▶ _Page extract_:
● ● ●

Memorandum by the Deputy Assistant Secretary of State for Inter-American Affairs (Sparks) to the Deputy Under Secretary of State (Murphy)1
- Political Situation in Honduras
The purpose of the meeting scheduled for 3:00 PM this afternoon at the request of Assistant Secretary Holland is to review our policy in Honduras with respect to the electoral situation in that country.
The essential factors in it are as follows: None of the three parties—National candidate, former President Carias 1932–48; Reformist (an offshoot of the Nationalist party) candidate Williams; or [Page 1318]Liberal candidate Villeda Morales, received a majority in the final count of the ballots in the popular election of October 10, 1954; the result was 48% for Liberals, 31% for Nationalists, 21% for Reformists. Some responsible observers in Honduras consider that the Liberals did in fact have such a majority but were deprived of it through fraud.
In accordance with the Constitution it now devolves on the Congress in its session beginning December 5 to elect the President from the two leading candidates, Villeda Morales and Carias. While decision in the Congress (56 members) is by majority vote (29), a quorum of two-thirds (38) of the members must be present but there is no assurance that a quorum will be present on December 5. The present Congressional line-up is Liberals 23, Nationalists 22, Reformists 11. Failure of the Congress to act would normally throw the election to the Supreme Court which is believed to be controlled by Carias. The usual Latin American maneuvers and counter-maneuvers are taking place and unless some satisfactory solution is found (presumably based on a coalition) the situation may possibly degenerate into disorder and even into civil war. There is also the possibility that Galvez will take steps to remain in office in the event that a meeting of Congress is not held.
The main U.S. interest is to combat any possible increase in communist influence. Admittedly, our intelligence on communism and communist activity is inadequate. Admittedly, also, such activity exists, although there is no Communist Party as such in Honduras. The election of the reactionary Carias may well tend to perpetuate the very conditions on which communism thrives. On the other hand, although Villeda Morales has publicly taken a position against communism he did not discourage communist support in his campaign and the Honduran communists are alleged to be concentrating their political activity in favor of the Liberal party, which has been out of power in Honduras for 22 years.
Ambassador Willauer has both before and since the elections inevitably been consulted by the various political groups, seeking advice and support. Implementing an OCB decision2 … Ambassador Willauer before the elections endeavored to induce one of the three candidates to withdraw and to form a coalition. This endeavor failed. Ambassador Willauer has of course been accused of intervening in the domestic political situation and each party has endeavored to exploit Ambassador Willauer’s action for its own ends.
ARA has concluded tentatively on the basis of information now available that it would be inadvisable at this time for the Ambassador to take any further action to influence a political decision in Honduras. Until some new development arises which clearly points to where our interest lies, we should let Hondurans solve their problem on their [Page 1319]own. It was agreed that if President Galvez should inquire as to our attitude toward his remaining in office, Ambassador Willauer should state that the United States has a high regard for his past administration. President Galvez’ ability to remain in office is open to some question, in that he has just left Honduras for Gorgas Hospital in Panama, possibly for other reasons than need for medical treatment.
Ambassador Willauer, though disagreeing, accepts ARA’s decision on the basis of his own relative lack of experience in Latin America. In view of the above, Mr. Holland would appreciate an expression of your views.

● ● ●

▶ _Listed records_:

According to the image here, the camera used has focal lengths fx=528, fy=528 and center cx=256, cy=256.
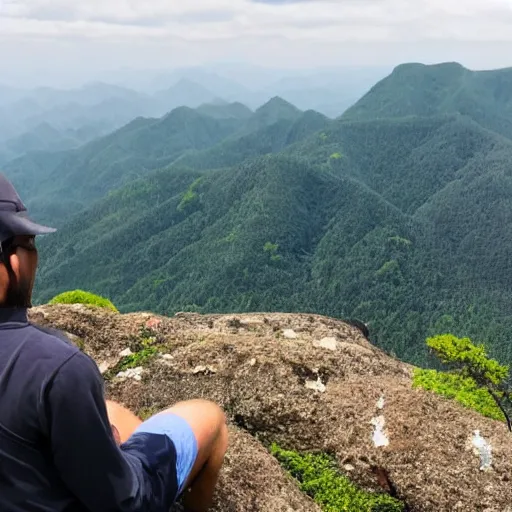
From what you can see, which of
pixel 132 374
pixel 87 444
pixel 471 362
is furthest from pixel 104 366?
pixel 471 362

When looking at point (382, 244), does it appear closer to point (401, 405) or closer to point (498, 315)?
point (498, 315)

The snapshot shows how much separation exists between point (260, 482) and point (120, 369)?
6.86 m

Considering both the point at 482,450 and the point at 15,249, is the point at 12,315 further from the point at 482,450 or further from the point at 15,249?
the point at 482,450

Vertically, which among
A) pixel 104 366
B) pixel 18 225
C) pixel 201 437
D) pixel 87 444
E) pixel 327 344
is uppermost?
pixel 18 225

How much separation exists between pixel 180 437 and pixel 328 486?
23.4 ft

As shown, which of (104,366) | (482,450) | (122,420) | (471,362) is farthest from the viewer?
(471,362)

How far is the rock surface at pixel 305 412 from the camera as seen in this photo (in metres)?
12.3

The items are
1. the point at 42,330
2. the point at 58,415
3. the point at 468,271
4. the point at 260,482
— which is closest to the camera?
the point at 58,415

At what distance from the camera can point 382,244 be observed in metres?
194

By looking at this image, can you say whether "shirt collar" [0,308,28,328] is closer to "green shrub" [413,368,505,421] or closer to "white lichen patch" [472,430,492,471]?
"white lichen patch" [472,430,492,471]

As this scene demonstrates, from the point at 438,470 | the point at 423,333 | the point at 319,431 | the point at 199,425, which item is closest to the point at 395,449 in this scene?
the point at 438,470

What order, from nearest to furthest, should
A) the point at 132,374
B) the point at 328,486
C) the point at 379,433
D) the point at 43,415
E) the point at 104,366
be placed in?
1. the point at 43,415
2. the point at 328,486
3. the point at 379,433
4. the point at 132,374
5. the point at 104,366

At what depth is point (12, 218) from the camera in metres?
4.57

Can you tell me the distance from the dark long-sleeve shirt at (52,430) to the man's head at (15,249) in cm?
15
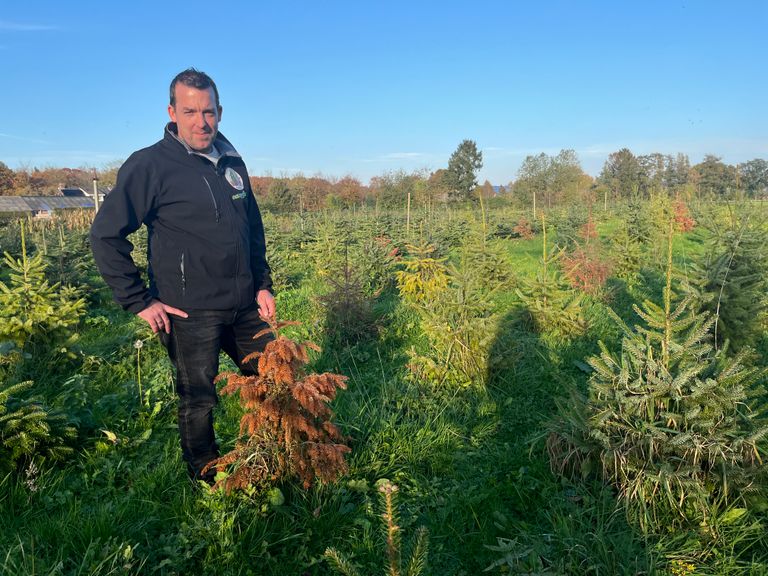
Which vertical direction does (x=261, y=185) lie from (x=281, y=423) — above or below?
above

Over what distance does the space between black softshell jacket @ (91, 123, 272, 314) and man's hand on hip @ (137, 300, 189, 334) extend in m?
0.03

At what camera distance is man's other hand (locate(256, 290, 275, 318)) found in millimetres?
2955

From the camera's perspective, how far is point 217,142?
285 cm

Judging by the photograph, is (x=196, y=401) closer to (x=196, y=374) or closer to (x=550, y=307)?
(x=196, y=374)

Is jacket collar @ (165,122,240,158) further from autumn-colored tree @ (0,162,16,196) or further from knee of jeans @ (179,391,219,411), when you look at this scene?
autumn-colored tree @ (0,162,16,196)

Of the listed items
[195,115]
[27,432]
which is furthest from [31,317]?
[195,115]

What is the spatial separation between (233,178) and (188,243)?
0.48 m

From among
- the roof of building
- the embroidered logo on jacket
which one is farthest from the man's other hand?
the roof of building

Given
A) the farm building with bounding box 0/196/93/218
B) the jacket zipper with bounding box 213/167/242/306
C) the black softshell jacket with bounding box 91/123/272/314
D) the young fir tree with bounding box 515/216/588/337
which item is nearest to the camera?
the black softshell jacket with bounding box 91/123/272/314

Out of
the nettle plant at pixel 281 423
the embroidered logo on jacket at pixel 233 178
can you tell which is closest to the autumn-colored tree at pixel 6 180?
the embroidered logo on jacket at pixel 233 178

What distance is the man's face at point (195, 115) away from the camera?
2.53 m

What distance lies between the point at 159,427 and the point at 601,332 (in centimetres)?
482

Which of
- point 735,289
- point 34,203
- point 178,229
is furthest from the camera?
point 34,203

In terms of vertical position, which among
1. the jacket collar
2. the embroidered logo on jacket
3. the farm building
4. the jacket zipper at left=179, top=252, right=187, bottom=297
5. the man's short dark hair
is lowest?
the jacket zipper at left=179, top=252, right=187, bottom=297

● ● ●

▶ _Work to be completed_: Reproduce the part of the Honduras memorandum starting with "Memorandum by the" and going on through "in that country.".

▶ _Task output_:
Memorandum by the Deputy Assistant Secretary of State for Inter-American Affairs (Sparks) to the Deputy Under Secretary of State (Murphy)1
- Political Situation in Honduras
The purpose of the meeting scheduled for 3:00 PM this afternoon at the request of Assistant Secretary Holland is to review our policy in Honduras with respect to the electoral situation in that country.